_PASSAGE SHOWN_
====================

The Irish Times view on France’s vaccine troubles: in need of a shot in the arm

The failure of a home-grown Covid-19 vaccine project comes at a time of national self-doubt over French research capabilities

President Emmanuel Macron dismisses the idea that France is in a race to vaccinate. Photograph: Ludovic Marin/ AFP via Getty Images

President Emmanuel Macron dismisses the idea that France is in a race to vaccinate. Photograph: Ludovic Marin/ AFP via Getty Images

 

France’s mystifyingly slow vaccine rollout has been the subject of anguished debate since early January, when it became clear that the country’s cautious approach was leaving it in the slipstream of its neighbours, the United Kingdom in particular. Against that background, the news that the Institut Pasteur had abandoned its plan to develop a Covid-19 vaccine with the US pharma giant Merck has set off intense recriminations over the place of science in a country that takes pride in its history of scientific discovery. “What a symbol!” one politician said of the news from the Institut Pasteur – named, of course, after one of the fathers of vaccination.

The failure of the home-grown Covid-19 vaccine project comes at a time of national self-doubt over French research capabilities. Just last week the Council of Economic Analysis warned that the country faced a “significant delay” in catching up with pharmaceutical advances elsewhere. Germany spends twice as much each year on health research and development and the figure is increasing. In France, such funding fell by a third between 2011 and 2018. The flow of acclaimed scientists out of the country is a galling trend – one recent example was Emmanuelle Charpentier, winner of last year’s Nobel Prize in chemistry, who works in Berlin. Two of the companies that have produced safe and effective Covid-19 vaccines, the US firm Moderna and the Swedish-British outfit AstraZeneca, are run by French men.

====================

_GIVEN MATERIAL_
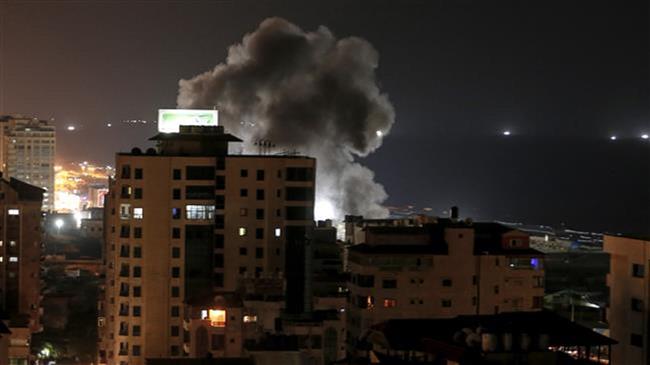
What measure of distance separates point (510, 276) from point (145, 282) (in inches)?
321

====================

_ASSIGNMENT 1_
Per the editorial on France's vaccine troubles, why has France's vaccine rollout been the subject of anguished debate since early January? Answer in one to three sentences.
_ASSIGNMENT 2_
Decide whether each statement agrees with the editorial on France's vaccine troubles. Answer yes or no, and quote the words of the editorial that settle it.
(a) Germany's annual spending on health research and development is double the amount spent by France.
(b) French funding for health research grew between 2011 and 2018.
(c) Emmanuelle Charpentier carries out her work in Paris.
_ASSIGNMENT 3_
Resume the editorial on France's vaccine troubles with one or two further paragraphs in its voice, starting after its final sentence.

_FINAL ANSWER 1_
In early January it became clear that France's cautious approach was leaving it in the slipstream of its neighbors, the United Kingdom in particular.

_FINAL ANSWER 2_
(a) Yes: "Germany spends twice as much each year on health research and development and the figure is increasing."
(b) No: "In France, such funding fell by a third between 2011 and 2018."
(c) No: "who works in Berlin."

_FINAL ANSWER 3_
Yet at least some of the national self-flagellation is misdirected. Vaccine development is a notoriously slow and difficult endeavour. Luck plays an important part.

A far more significant problem is France’s painfully slow vaccine rollout. As the higher inoculation rates of neighbouring EU states underlines, the issue so far has been less about supply than distribution. President Emmanuel Macron dismisses the idea that France is in a race to vaccinate. He is right that the programme must not only be fast but also safe, reassuring and sustainable. But it is also an inescapable fact that the faster people get their jabs, the fewer people will die.